Reste le sentiment d’inachevé, de frustration. Parce que jamais, après la vingtième minute, nous n’avons eu l’occasion de lutter à armes égales avec Nancy. Bérenguer a beau jeu de dire que désormais, on sait ce que valent les Lorrains. Qu’ils ont du cœur… Non, on n’a rien vu du tout, puisque Olivier Thual a cru bon, en appliquant le règlement à la lettre, de priver les acteurs d’un match disputé à onze contre onze. Il y a des règlements qu’il faudrait avoir l’intelligence d’amender, pour éviter que ne se reproduise ce type de double peine, condamnant un club pour une faute grave, certes, car dans la surface, mais certainement pas méchante.
Nous voilà donc face à un arbitre qui se borne à faire son métier comme décrit dans son petit manuel, tout à fait comme il faut. Tant mieux pour lui s’il ne se pose pas plus de questions que cela pendant ou après un match. Puisqu’il suit la règle avec la bonne conscience de l’employé du mois, il doit très bien dormir la nuit. En tous cas, une chose est sûre, côté parisien, personne n’a de raison d’avoir honte de sa prestation.

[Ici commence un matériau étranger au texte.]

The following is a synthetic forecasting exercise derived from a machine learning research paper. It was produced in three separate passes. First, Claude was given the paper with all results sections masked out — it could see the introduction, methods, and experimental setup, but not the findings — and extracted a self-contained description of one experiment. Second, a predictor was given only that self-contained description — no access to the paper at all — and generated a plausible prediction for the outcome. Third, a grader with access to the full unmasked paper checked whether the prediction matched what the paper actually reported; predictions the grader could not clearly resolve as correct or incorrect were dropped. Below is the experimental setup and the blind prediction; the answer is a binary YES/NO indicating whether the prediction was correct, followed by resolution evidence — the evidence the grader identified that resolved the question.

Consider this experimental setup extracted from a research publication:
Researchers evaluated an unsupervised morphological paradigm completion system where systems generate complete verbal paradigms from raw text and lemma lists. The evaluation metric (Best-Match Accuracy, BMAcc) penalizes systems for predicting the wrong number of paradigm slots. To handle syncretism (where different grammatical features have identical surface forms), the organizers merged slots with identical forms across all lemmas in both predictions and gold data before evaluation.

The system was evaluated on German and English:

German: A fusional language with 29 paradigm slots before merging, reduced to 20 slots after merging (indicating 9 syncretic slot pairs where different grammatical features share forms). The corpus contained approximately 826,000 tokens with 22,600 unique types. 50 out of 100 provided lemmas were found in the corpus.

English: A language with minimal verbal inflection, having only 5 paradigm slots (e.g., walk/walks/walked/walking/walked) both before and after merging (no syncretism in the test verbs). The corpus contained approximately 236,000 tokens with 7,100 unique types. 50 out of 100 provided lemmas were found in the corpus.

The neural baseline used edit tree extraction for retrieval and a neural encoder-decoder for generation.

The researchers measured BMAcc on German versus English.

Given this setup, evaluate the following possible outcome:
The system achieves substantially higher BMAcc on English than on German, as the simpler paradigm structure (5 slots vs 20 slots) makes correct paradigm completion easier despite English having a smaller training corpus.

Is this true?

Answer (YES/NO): YES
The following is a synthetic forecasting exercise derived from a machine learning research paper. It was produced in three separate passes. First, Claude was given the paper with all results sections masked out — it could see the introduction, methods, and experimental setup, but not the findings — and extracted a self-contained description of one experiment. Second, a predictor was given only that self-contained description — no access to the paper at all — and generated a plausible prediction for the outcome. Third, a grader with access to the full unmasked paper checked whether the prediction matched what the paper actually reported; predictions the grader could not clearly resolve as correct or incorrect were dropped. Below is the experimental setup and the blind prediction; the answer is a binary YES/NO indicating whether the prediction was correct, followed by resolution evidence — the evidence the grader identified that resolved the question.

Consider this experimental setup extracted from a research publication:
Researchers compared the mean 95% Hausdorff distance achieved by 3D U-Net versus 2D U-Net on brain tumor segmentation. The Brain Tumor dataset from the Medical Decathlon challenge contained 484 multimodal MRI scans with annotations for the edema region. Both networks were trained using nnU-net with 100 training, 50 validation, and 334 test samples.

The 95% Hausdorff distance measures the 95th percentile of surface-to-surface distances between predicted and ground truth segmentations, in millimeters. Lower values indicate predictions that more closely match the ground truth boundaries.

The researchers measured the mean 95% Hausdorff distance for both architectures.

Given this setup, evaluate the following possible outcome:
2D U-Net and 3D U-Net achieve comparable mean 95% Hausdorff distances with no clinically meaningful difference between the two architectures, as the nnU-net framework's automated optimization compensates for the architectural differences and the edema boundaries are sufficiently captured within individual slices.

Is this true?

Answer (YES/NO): NO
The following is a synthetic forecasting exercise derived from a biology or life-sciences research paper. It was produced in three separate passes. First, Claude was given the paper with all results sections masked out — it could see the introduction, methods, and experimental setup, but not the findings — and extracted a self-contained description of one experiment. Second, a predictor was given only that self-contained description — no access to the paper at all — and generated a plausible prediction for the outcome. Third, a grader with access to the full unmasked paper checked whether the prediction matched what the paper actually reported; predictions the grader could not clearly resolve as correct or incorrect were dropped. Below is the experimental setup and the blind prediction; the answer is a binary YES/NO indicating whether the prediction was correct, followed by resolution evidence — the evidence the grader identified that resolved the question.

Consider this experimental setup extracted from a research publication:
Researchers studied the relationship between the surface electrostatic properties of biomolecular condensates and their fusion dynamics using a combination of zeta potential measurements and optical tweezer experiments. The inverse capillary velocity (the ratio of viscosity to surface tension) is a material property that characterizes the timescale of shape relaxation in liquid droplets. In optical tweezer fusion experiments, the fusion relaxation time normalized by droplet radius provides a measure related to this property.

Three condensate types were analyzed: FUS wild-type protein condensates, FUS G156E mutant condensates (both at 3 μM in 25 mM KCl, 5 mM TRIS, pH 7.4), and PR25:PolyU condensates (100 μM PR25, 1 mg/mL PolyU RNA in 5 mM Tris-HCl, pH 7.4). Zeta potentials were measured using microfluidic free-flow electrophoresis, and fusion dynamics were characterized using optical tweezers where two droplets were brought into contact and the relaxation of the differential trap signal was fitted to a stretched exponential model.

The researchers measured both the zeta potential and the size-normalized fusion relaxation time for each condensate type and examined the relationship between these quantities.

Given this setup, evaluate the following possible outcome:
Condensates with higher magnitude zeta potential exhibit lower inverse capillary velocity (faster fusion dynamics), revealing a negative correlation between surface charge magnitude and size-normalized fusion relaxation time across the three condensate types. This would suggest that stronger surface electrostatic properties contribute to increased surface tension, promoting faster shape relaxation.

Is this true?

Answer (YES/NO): NO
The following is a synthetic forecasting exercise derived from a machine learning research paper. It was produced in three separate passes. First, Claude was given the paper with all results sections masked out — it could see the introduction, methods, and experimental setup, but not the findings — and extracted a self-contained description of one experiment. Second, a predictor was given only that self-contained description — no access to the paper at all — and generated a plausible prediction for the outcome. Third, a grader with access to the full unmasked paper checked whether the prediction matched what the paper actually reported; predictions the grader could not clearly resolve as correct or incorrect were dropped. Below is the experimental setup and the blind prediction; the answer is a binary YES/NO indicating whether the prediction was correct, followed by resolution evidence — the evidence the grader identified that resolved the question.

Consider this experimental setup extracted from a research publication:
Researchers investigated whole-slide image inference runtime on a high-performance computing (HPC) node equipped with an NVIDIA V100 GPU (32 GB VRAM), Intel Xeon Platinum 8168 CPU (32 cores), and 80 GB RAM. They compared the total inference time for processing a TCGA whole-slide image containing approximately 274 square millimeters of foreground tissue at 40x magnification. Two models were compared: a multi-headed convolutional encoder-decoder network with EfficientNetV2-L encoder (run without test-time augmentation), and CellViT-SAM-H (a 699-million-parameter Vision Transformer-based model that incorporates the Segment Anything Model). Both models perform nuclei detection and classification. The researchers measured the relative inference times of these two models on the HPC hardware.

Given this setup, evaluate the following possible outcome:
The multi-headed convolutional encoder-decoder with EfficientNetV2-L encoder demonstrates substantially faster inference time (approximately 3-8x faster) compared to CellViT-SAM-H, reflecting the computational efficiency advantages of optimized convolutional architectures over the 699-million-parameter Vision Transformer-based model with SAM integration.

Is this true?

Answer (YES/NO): YES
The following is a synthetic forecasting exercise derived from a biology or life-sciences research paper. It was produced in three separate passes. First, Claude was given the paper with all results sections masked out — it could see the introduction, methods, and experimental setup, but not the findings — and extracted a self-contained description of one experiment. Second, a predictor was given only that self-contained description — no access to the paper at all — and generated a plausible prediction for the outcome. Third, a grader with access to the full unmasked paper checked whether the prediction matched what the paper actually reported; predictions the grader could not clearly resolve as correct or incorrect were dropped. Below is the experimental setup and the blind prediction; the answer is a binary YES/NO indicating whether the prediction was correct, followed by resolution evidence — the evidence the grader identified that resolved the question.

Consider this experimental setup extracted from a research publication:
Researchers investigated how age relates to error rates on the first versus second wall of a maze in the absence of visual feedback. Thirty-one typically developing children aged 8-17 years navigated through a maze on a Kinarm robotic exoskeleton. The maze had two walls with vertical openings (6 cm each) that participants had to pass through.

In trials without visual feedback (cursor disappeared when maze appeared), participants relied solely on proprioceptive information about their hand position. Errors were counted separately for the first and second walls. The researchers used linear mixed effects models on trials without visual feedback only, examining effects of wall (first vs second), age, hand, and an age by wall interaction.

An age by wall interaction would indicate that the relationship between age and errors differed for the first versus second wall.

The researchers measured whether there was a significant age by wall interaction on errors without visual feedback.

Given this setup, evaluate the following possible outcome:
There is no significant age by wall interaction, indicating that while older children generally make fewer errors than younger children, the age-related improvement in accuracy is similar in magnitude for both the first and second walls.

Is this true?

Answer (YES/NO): NO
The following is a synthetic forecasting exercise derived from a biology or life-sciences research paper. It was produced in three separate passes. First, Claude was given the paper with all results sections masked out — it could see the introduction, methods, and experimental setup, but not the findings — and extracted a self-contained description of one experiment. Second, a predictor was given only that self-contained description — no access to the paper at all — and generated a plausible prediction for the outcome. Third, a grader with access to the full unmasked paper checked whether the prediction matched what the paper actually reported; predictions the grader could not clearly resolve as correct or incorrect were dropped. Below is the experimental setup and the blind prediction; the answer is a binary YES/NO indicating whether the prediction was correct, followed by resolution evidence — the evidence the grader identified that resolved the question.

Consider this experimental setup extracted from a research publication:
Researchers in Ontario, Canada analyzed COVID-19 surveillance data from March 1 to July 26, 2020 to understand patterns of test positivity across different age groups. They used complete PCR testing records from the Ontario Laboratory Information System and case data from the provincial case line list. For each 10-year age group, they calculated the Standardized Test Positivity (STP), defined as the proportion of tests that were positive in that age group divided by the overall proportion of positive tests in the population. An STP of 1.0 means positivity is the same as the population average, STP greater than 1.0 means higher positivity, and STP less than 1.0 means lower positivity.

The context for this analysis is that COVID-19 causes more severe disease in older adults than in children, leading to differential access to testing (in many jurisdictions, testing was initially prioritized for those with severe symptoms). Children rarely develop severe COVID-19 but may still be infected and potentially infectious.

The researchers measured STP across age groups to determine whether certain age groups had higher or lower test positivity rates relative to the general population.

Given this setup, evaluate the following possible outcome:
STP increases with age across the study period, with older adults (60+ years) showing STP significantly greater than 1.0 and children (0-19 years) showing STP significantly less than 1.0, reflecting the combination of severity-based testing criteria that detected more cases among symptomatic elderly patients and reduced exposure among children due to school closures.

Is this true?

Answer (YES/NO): NO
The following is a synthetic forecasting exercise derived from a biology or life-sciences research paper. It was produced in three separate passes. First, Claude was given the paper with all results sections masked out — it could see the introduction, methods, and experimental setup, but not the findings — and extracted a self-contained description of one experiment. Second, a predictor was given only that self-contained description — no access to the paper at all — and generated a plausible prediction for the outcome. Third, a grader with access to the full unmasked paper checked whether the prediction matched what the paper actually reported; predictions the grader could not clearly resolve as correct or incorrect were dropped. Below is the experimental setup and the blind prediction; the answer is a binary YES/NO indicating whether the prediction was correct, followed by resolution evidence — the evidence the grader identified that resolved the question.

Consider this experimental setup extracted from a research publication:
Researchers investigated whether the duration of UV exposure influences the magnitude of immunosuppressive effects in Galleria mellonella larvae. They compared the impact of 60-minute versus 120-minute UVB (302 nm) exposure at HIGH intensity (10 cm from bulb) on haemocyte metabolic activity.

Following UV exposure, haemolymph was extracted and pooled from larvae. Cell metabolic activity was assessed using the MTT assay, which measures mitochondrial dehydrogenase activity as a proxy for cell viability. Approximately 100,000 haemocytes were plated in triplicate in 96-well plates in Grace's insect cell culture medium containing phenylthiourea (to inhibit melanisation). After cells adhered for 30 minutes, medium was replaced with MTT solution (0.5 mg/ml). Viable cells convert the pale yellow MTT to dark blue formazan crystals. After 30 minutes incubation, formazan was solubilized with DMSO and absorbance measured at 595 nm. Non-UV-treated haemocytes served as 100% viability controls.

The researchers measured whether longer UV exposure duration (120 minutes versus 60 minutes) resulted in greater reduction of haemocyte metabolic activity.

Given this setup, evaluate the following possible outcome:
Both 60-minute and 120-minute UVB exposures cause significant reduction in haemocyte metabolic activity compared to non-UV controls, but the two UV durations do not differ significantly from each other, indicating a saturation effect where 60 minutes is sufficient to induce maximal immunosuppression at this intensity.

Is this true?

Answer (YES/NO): NO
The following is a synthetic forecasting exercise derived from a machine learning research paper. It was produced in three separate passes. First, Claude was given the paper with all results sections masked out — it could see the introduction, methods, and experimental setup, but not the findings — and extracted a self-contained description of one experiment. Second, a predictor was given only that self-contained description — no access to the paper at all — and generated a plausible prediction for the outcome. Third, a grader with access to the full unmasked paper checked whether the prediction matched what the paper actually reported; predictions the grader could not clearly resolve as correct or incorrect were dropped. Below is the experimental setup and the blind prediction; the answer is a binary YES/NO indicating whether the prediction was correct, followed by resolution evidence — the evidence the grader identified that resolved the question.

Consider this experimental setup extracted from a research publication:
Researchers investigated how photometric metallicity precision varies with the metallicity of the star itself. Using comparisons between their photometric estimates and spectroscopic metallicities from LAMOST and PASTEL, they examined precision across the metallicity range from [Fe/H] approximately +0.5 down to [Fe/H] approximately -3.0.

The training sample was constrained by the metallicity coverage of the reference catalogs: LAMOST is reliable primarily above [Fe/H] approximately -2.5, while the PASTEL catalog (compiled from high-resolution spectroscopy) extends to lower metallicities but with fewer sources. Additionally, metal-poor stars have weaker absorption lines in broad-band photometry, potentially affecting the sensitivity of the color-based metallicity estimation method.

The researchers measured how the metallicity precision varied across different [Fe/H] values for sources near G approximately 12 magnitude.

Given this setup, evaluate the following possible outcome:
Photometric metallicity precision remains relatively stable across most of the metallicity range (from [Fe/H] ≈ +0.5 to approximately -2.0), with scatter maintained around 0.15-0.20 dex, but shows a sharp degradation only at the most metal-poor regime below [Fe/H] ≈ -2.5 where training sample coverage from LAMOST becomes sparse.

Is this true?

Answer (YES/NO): NO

Jallet ne doit pas se sentir coupable. Certes, répétons-le, il y a faute. Émoussé par la multiplication des matches cette saison, le latéral droit paraissait peu en jambes ce mardi. Débordé, il touche son vis-à-vis. Dans des circonstances analogues, ni l’arbitre de Monaco-PSG pour la faute sur Chantôme, ni Olivier Thual avec la faute sur l’action qui précède le penalty, n’ont cru bon de rendre justice au Paris Saint-Germain. Là, il s’est soudainement souvenu où il avait rangé son sifflet et a cru bon ensuite d’expulser l’ancien Lorientais… Mais vus les services rendus cette saison, vue l’insignifiance de la faute et vu le prix qu’il lui en coûte, Jallet n’a aucune raison d’avoir honte. Et tous ses coéquipiers en ont encore moins que lui.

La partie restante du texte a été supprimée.